I am currently investigating driving for Uber in Dallas/Fort Worth. Possibly, both the delivery and regular people driver. I currently make $12.50/hour at my current full time(40 hours/week) job but want something more flexible because I want to attend college full time. Is it possible to make at least $400/week take home driving for Uber? Please give me your honest advice on real earning potential. What is the best days/hours to drive, etc. Thank you!


----------



## UberTaxPro (Oct 3, 2014)

hhbb44 said:


> I am currently investigating driving for Uber in Dallas/Fort Worth. Possibly, both the delivery and regular people driver. I currently make $12.50/hour at my current full time(40 hours/week) job but want something more flexible because I want to attend college full time. Is it possible to make at least $400/week take home driving for Uber? Please give me your honest advice on real earning potential. What is the best days/hours to drive, etc. Thank you!

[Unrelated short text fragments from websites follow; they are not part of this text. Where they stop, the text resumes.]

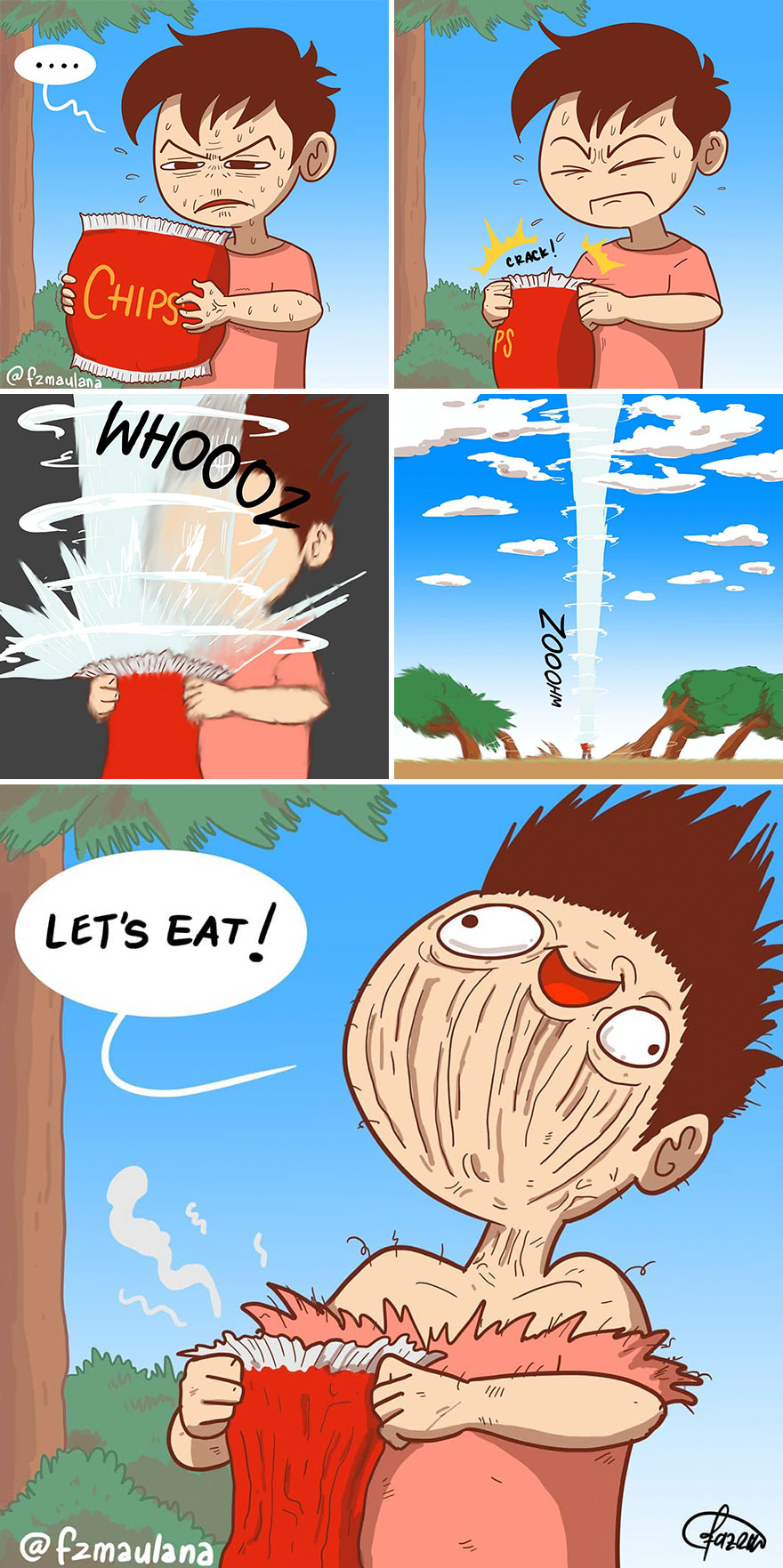 This Artist Makes Funny Comics That Will Make Your Day Better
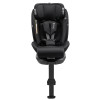 Bair Oreo Pro 360 i-Size - детское автокресло с функцией поворота 360, крепление ISOFIX и опорная нога • Total Black (OP-01)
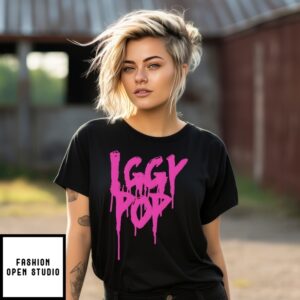 Iggy Pop Movistar Arena T-Shirt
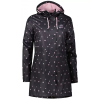  Női őszi kabát ALTISPORT OWEDA LJCB628 FEKETE méret: 4XL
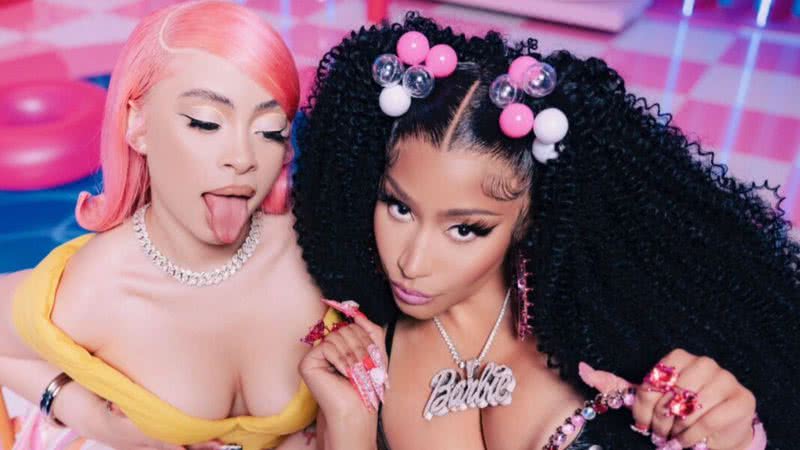 Nicki Minaj e Ice Spice lançam "Barbie World", da trilha de Barbie - Reprodução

Your're better off staying at your job if possible. Maybe do uber part time if you must. Keep your job and try it before jumping in full time. It's not easy money as uber would have you believe. Do some more reading on here and you'll quickly see the down side of uber driving. There is no security with uber. You can be kicked out for a number of different reasons that you have no control over. Ratings, price drops by uber, car accidents etc.. can kill you and leave you without any income if your doing this full time. No benefits and no unemployment available as driving for uber is in reality running your own business. Be prepared for being self employed.


----------



## Bill Collector (Dec 17, 2015)

I'm in similar situation... January's pay was around $7.48/hr and currently the average is at $10.50/hr..... And for that I had to literally work my but off. Plus you'll add some serious miles on your car.


----------



## secretadmirer (Jul 19, 2015)

Definitely keep your job as ubertaxpro mentioned. My suggestion if you want to driver uberx, run the direction! RUn FAst Run far. Dallas is under $1/mle. If you do elect to drive, I would suggest only doing surges.


----------



## Older Chauffeur (Oct 16, 2014)

Nobody addressed your desire to go to college full time. That would be difficult to do even with Uber. I would join with those suggesting that you stay with your paid job, and settle for a lighter college class load, maybe taking online classes. Good luck.


----------